##### Reading passage

So. What would you do, doctors and gardening aficionados, if you had someone stretchered in who had a bunch of flowers growing out of his chest? Sort of like the clowns with the squirty flowers in their lapel who are missing, along with the trapeze artists, the carnies guessing your age, and all the rest, missing from the big tent in Threed. But that’s a subject for another day. Your professional prognosis, now, would it be facilitated or hampered by your knowledge of gardening? Would you identify the plant type—lilies, lilacs, or what have you? would you weed them and water them? stop and smell them? Or would you simply put the guy under and go to work saving his life?—because clearly something would be going very, very wrong in there, with roots threaded through the old ticker.

At least so I’d assume. Maybe someday, though, thanks to brilliant people like you, we’ll all be photosynthetic, make a virtue of necessity with the abundant carbon-dioxide; and on the runways of Paris, living rose lingere will be the season’s must-have; in Shanghai, they’ll graft bonsai into their skin; grass will be the new black.

For now, though, we ought to take the bit about “those in your heart” none too literally. The flowers in the garden are representative of those in your heart, which phrase, “those in your heart,” is in turn a metaphor for…something. Something beautiful; something fresh and pure; something ephemeral, perhaps, but the more precious for that. Something growing. Not physical, not located anywhere in your beating heart, of course, but in some other heart.

To go into all this is silly, I understand. It is abundantly clear what is meant by the sign in Onett. I just think it is interesting, how this distinction between the literal and the metaphorical is in a case like this so evident, how in most instances the two levels get along fine, so much so that we don’t notice it, so there is no distinction to speak of, yet in certain other cases the letter of the law becomes so divorced from its spirit, the spirit becomes so rarified and distant from the living, breathing business of life.

Briefly, then, what is it to “treat them both nice”? In no small measure, it is to do as we usually do. Keep saying things like, “it broke my heart,” or, “my heart goes out to,” to wear “I heart NY” t-shirts, to do this without thinking, to know or rather feel exactly what we mean without having to articulate it any more definitely. It is to be very suspicious of people who tell you severely that none of those things really happen, that your heart won’t break, and so on, because those people, while in a narrow sense correct, are not as smart as they think. They might even be heartless. Still, do your best to treat them nice, and hopefully they’ll grow up.

##########

(Task requirements)
a. Retype the stretch of the essay on flowers and the heart from "Briefly, then, what" through "they’ll grow up.".
b. Continue the essay on flowers in the garden and in the heart, beginning after its final sentence.

##### Supplied entries

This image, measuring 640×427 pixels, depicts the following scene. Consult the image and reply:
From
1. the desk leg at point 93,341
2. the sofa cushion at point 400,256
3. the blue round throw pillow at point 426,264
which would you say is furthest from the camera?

##########
##### Supplied entries

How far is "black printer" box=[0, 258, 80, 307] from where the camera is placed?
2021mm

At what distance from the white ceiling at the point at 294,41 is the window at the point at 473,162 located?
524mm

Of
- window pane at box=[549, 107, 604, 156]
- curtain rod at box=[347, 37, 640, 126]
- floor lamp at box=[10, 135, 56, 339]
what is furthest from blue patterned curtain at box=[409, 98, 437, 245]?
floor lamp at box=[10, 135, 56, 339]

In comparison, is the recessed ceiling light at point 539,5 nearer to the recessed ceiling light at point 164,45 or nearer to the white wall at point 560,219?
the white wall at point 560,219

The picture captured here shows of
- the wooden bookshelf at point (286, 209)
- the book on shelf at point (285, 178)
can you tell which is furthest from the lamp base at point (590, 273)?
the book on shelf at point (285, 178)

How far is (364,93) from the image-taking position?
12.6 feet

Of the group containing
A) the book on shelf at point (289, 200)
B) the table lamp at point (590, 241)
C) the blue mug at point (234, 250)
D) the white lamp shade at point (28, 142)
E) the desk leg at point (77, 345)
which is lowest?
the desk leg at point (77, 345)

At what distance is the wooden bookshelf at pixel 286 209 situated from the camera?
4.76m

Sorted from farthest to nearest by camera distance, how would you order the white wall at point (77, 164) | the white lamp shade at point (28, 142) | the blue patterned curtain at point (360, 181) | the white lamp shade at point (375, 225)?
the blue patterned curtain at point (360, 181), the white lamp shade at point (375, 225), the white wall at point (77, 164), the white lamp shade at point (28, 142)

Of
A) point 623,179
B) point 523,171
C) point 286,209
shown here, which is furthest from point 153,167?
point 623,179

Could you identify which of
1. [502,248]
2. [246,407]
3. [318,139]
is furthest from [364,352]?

##########
##### Supplied entries

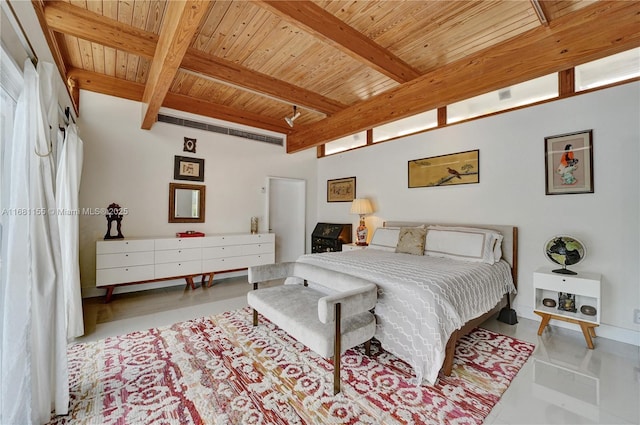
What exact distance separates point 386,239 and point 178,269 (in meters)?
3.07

##########

(Your written answers)
a.
Briefly, then, what is it to “treat them both nice”? In no small measure, it is to do as we usually do. Keep saying things like, “it broke my heart,” or, “my heart goes out to,” to wear “I heart NY” t-shirts, to do this without thinking, to know or rather feel exactly what we mean without having to articulate it any more definitely. It is to be very suspicious of people who tell you severely that none of those things really happen, that your heart won’t break, and so on, because those people, while in a narrow sense correct, are not as smart as they think. They might even be heartless. Still, do your best to treat them nice, and hopefully they’ll grow up.

b.
But I think it is also important, once in a while, to think more critically about it all. In what sense is the best in a person like a flower? or, in what sense is a real, individual flower like the imaginary flower, the abstraction of flowerness, we refer to for this comparison? It has so much to do with how many sides of it you look at—for example, as I said before, a flower might be ephemeral, a single flower “Being once displayed doth fall that very hour”; but each produces seeds, reproduces, adapts, evolves. The idea of justice cannot really be called fragile. And whoever heard of a single flower? What about the earth, the rain, the air, the sun; the other plants, the bees and bugs that pollinate them all; the bacteria and protozoa and stuff; maybe even the gardener. Just so, “no man is an island”—that would be weird. This is to be nice in another sense. Before it meant being goodhearted, nice meant something like “exact”.

You can get along fine, you can beat the game—great phrase—without reading the sign at all. You can read the sign without checking the flowers. If you check, in the game, it’ll tell you “No problem here”. Which might be true. Ness has a heart of gold, and you can stomp on the flowers all you want and never hurt them. But sometimes that feels limited. Why can’t you pick some of the flowers, or water them with DX water, or fertilize them with some compost you scrape off the ground after beating Belch or the Trillionage Sprout? And that's when you turn off the game and join a gardening club.